For you were once darkness, but now you are light in the Lord. Live as children of light (for the fruit of the light consists in all goodness, righteousness and truth) and find out what pleases the Lord.
— Ephesians 5: 8–10

I desperately want to be light in this world. I want to live as a child of light. For me, this means being cheerful with others, mercifully dismissing their mistakes and flaws, being an easy person who goes with the flow, and representing Jesus’ mercy in all my dealings with others. I want to be perfect at this. I want to be immune to everything that is normally bothersome, not even noticing when someone cuts me off in traffic or my order at a restaurant comes out wrong. I read once about a mystic that lived in the Arctic, who was literally immune to the effects of the bitter cold; he was so other-worldly that he didn’t even notice it at all. I’ve thought I want to be like that, so “not-of-this-world” that nothing bothers me at all. If I could do this, I could be pure light.

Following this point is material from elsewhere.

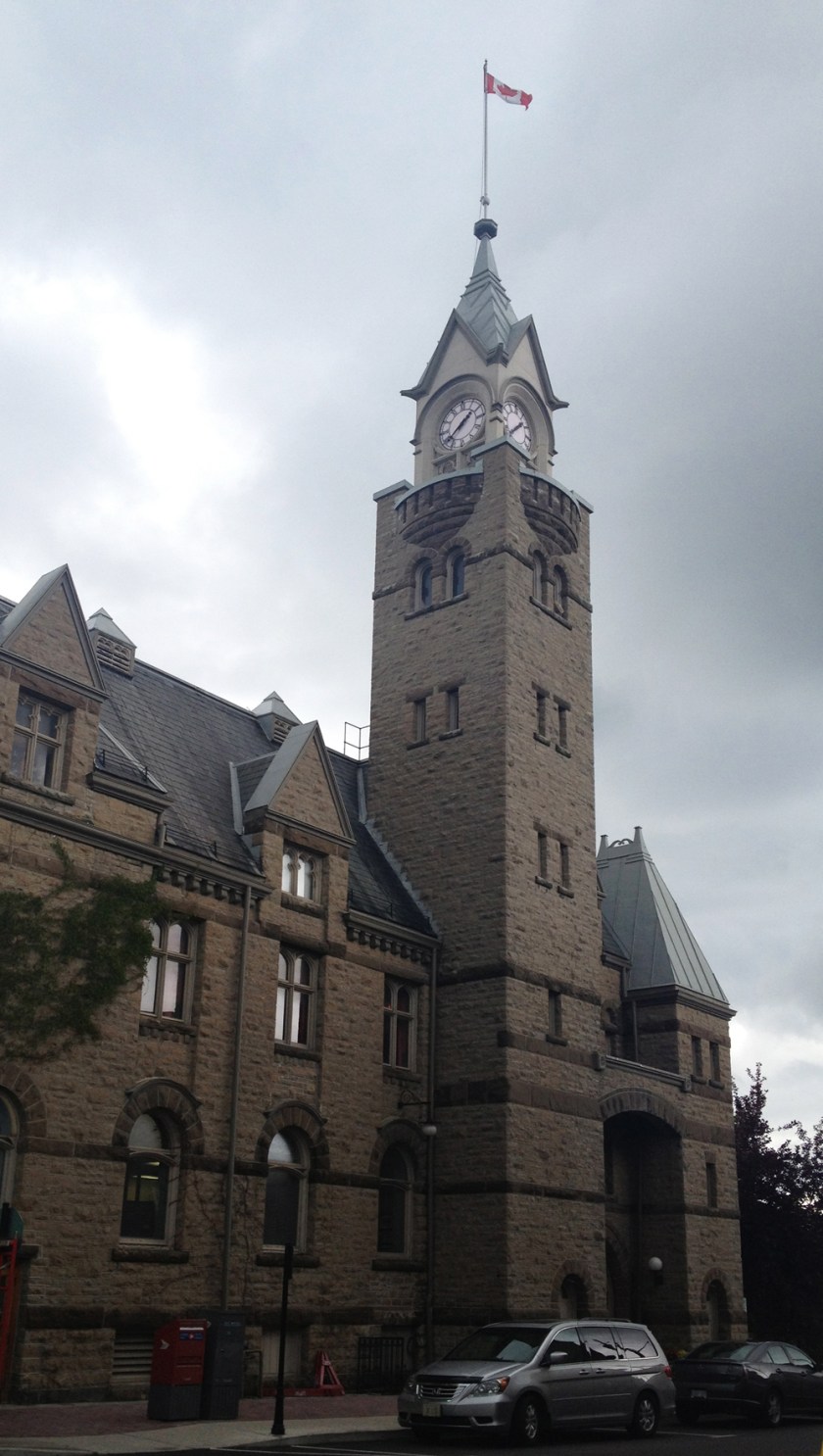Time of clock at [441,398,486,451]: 1:38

But I’m not immune. Over the fall I was working in a job in which I had a very high exposure to people in poverty, and I had to make certain judgements about them. On top of those required judgments (i.e., “Is your income low enough to qualify for our Christmas program?”), however, I found myself struggling with other judgements related to the reasons they are in poverty. And then I judged myself about judging them.

I’ve realized that there are still areas in my soul that I haven’t fully let Jesus’ light touch, to give me the mercy he wants to give. I can be unspeakably hard on myself about ways that I do not measure up to being the person I think God wants me to be. But how can I truly be merciful toward others, when I am not merciful toward myself? There has to be a balance. Even as I strive to be the person God calls me to be, to let the light shine out, I also have to let the light shine in, to receive the mercy and love of God, imperfect as I am.

Most of you have your own demons, I’m sure — old things, like my perfectionism, that still haunt you. Will you let the light of the world shine into you, so you can receive God’s perfect love and forgiveness? Only then can you truly live as a child of the light.